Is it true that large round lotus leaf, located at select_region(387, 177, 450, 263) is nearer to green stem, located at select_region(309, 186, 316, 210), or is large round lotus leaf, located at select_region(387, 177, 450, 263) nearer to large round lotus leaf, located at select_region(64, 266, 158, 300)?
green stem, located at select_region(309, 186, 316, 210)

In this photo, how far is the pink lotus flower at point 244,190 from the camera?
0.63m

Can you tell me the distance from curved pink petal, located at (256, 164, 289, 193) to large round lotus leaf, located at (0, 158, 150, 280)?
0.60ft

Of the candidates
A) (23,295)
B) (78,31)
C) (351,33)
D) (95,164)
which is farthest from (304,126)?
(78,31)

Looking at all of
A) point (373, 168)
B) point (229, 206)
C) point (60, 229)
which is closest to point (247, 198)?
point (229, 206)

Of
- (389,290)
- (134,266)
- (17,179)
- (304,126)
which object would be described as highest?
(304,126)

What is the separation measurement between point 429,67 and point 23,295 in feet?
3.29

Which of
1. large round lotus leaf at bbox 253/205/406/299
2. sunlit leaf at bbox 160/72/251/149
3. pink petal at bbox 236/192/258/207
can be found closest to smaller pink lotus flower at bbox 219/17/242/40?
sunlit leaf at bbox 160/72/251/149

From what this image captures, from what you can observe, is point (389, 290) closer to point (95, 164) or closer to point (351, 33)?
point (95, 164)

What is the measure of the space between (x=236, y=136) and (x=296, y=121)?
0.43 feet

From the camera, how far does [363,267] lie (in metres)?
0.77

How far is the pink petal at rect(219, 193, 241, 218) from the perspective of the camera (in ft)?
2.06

* * *

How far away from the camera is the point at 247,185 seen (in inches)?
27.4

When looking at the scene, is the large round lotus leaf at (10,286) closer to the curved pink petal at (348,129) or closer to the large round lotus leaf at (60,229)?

• **Problem to solve**:
Count how many lines in the records above contain the string "camera" with the same capitalization, and give only the number.

• **Output of the exercise**:
4